WHAT YOU NEED TO DO →
Convert everything from the line containing "Of the options" down to the end of the rows into a JSON list of strings, one string per line, leaving out blank lines.

# # # # #

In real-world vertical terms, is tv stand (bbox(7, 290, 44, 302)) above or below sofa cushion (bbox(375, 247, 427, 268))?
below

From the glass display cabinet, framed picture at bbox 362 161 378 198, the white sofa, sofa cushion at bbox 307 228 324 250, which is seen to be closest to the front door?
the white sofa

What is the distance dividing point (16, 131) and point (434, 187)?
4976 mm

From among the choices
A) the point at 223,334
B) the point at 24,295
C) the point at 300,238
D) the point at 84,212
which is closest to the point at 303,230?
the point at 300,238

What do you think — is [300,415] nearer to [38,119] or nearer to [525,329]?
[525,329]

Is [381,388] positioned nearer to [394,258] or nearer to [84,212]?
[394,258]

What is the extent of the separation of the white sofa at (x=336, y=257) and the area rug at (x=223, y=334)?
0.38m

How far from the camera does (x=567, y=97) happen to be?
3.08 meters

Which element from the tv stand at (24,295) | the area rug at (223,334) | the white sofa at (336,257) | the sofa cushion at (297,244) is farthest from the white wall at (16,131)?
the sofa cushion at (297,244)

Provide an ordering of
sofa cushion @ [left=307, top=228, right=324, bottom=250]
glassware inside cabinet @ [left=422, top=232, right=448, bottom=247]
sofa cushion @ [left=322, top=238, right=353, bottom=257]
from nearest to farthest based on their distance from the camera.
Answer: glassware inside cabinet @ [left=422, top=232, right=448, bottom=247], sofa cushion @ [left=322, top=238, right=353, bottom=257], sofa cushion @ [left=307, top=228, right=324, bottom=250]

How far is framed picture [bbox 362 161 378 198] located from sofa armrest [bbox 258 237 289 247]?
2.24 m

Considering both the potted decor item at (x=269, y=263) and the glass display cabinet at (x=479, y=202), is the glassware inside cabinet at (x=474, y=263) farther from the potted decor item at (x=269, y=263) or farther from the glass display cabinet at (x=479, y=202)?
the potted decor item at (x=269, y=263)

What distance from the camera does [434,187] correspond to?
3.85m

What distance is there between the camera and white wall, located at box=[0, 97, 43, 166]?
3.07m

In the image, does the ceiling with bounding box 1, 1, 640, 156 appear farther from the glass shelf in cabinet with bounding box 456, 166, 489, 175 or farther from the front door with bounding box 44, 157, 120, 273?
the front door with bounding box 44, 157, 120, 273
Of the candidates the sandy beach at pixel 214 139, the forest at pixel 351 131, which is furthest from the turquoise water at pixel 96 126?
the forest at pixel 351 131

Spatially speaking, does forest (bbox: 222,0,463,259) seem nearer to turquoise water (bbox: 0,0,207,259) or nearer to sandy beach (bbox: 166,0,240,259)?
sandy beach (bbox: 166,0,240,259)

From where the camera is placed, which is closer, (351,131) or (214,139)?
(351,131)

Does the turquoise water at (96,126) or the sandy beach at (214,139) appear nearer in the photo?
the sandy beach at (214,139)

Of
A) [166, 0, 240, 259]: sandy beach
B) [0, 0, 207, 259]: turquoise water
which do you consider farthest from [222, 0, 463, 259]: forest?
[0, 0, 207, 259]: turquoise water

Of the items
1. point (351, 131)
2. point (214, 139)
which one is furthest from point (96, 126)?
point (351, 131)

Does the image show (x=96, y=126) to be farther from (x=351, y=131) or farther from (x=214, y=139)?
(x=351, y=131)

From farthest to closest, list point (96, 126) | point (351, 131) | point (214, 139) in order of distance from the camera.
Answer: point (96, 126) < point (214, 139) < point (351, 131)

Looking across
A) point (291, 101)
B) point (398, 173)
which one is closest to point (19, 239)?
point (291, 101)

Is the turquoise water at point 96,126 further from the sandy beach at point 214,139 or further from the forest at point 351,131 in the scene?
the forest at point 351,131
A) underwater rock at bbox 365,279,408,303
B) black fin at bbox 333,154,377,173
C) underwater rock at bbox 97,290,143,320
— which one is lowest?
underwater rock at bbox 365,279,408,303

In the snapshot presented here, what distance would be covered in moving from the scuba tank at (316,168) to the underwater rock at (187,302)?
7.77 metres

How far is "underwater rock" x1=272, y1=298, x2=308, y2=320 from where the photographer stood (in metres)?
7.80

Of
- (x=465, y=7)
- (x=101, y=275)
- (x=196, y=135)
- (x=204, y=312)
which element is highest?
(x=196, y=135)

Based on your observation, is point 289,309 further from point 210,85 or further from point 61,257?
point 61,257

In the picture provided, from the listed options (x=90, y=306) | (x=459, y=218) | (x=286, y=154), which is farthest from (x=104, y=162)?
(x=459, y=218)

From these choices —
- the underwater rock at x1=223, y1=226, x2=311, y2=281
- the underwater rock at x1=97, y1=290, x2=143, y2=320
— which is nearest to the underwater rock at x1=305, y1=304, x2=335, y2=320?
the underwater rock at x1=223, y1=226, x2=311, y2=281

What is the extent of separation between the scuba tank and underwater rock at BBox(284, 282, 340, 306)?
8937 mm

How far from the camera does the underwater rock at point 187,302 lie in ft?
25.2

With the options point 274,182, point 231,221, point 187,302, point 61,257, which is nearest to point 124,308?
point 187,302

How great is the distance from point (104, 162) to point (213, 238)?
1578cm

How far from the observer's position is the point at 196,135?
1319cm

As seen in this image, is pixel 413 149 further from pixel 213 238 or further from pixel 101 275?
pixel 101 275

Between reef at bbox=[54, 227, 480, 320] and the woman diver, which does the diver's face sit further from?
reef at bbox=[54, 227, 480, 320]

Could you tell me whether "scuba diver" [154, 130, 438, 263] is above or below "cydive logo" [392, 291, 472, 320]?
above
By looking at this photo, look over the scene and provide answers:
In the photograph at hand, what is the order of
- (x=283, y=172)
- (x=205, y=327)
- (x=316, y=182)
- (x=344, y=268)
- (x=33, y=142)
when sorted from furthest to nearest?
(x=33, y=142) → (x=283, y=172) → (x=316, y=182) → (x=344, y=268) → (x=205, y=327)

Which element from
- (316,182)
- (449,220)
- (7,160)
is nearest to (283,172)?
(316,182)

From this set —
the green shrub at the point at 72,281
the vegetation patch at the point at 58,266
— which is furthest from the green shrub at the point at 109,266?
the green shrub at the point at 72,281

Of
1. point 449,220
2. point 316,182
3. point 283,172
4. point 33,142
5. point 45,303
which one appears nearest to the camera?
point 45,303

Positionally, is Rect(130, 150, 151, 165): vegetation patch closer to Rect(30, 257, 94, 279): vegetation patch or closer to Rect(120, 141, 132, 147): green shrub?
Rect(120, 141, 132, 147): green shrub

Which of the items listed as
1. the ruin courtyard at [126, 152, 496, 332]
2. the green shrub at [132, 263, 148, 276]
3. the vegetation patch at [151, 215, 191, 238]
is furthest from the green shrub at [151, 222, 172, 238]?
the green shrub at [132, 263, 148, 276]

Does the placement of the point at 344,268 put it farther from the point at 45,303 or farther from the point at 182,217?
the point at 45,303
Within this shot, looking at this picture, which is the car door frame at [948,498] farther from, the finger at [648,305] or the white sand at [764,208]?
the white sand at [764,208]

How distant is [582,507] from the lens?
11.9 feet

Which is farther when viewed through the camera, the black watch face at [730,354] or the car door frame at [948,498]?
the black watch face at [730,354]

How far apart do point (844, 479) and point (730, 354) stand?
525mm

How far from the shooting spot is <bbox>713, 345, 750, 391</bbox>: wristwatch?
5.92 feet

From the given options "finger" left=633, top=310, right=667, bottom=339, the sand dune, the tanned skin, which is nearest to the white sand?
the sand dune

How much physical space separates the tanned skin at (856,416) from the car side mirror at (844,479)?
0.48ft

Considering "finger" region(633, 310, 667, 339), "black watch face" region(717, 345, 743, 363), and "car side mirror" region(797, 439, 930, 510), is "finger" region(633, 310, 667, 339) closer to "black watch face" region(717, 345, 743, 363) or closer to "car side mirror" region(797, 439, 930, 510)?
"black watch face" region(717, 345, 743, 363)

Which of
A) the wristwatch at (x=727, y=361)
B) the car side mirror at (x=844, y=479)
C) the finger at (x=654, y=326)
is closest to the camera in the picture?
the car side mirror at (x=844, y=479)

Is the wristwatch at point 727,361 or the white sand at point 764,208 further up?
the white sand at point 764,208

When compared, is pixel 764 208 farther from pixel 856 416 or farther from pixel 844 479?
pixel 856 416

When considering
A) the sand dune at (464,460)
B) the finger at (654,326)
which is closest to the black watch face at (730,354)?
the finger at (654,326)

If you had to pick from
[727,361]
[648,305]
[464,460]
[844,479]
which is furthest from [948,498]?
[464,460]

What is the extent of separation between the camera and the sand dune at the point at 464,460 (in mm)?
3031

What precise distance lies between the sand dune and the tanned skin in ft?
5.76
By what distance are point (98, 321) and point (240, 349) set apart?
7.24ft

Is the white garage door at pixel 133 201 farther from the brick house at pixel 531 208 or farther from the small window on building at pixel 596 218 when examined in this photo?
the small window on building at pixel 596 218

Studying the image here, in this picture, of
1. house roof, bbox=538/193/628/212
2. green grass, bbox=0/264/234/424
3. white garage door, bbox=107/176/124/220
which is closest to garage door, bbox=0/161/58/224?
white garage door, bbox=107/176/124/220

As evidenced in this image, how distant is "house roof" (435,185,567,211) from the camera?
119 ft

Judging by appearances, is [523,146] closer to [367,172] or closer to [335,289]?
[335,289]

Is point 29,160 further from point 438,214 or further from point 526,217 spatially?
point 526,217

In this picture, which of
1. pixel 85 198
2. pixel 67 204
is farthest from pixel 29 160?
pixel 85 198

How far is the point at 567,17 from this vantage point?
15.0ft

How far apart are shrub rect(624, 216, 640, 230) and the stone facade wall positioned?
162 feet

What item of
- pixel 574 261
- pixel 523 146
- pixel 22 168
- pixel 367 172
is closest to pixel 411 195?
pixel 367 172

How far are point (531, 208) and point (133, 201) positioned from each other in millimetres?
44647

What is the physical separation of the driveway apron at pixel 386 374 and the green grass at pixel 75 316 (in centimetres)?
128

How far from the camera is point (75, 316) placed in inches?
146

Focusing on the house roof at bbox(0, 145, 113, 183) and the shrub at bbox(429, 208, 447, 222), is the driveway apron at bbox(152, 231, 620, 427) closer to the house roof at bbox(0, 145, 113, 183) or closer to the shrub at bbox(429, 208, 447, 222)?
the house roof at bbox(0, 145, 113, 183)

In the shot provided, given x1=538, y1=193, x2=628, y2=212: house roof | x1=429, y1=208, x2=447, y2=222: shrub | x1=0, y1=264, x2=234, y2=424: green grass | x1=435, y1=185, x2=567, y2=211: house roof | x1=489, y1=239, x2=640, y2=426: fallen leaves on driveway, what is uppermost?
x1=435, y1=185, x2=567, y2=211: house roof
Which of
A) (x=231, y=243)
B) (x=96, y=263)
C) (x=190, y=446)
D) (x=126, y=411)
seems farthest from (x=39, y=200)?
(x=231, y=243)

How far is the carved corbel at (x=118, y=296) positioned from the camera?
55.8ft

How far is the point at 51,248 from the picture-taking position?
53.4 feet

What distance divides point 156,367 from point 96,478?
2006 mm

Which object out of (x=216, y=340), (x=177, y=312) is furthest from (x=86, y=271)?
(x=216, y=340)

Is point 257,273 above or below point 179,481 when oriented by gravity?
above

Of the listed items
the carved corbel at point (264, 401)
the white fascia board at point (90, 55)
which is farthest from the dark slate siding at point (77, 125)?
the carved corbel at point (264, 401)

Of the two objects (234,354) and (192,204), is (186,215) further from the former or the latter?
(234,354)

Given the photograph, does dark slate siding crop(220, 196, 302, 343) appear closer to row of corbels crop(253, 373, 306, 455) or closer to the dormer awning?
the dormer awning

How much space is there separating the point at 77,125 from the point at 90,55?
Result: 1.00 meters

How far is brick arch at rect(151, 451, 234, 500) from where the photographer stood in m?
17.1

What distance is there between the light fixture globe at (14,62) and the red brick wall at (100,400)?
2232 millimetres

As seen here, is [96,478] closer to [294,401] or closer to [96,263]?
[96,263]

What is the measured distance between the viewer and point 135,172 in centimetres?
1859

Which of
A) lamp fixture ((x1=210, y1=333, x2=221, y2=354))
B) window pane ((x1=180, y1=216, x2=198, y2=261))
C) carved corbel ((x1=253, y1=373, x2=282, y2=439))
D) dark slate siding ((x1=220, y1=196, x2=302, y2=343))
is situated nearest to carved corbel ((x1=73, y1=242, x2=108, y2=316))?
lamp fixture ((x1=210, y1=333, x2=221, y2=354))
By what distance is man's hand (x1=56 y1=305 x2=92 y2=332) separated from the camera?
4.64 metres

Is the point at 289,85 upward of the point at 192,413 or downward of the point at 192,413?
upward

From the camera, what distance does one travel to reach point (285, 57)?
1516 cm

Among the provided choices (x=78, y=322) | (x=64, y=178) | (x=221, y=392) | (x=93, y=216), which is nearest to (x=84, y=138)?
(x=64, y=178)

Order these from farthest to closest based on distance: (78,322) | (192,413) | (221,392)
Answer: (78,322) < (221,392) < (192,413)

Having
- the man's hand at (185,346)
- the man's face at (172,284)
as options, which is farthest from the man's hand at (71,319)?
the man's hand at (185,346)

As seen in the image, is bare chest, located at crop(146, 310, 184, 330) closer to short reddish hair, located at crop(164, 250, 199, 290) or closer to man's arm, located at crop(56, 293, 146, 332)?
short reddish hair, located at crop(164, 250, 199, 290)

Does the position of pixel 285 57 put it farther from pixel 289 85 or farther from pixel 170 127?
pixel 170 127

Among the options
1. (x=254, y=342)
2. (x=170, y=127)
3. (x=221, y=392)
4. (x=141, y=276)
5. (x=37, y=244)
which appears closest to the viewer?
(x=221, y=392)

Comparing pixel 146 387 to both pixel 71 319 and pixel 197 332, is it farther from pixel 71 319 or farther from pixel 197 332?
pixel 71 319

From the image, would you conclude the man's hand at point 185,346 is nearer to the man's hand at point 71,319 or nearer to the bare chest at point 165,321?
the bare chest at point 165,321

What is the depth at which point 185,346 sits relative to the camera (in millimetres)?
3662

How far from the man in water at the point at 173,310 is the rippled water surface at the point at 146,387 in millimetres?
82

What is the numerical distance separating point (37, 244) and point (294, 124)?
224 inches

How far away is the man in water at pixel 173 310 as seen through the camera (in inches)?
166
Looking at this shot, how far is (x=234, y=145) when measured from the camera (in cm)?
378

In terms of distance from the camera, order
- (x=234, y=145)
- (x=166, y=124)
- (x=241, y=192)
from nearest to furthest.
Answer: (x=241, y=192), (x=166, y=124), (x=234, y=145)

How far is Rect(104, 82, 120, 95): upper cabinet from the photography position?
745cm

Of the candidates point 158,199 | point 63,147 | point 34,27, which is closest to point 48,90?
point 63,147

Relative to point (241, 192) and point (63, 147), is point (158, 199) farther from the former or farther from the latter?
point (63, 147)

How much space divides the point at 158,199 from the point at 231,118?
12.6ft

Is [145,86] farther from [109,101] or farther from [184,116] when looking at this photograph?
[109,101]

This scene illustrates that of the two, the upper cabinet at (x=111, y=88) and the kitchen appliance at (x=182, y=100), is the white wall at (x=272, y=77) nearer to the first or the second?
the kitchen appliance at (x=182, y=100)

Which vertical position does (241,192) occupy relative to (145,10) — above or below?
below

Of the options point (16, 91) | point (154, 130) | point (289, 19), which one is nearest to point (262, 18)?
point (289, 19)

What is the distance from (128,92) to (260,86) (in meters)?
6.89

# # # # #

ANSWER IN FULL →
[
  "Of the options point (16, 91) | point (154, 130) | point (289, 19), which one is nearest to point (262, 18)?",
  "point (289, 19)",
  "What is the distance from (128,92) to (260,86) (in meters)?",
  "6.89"
]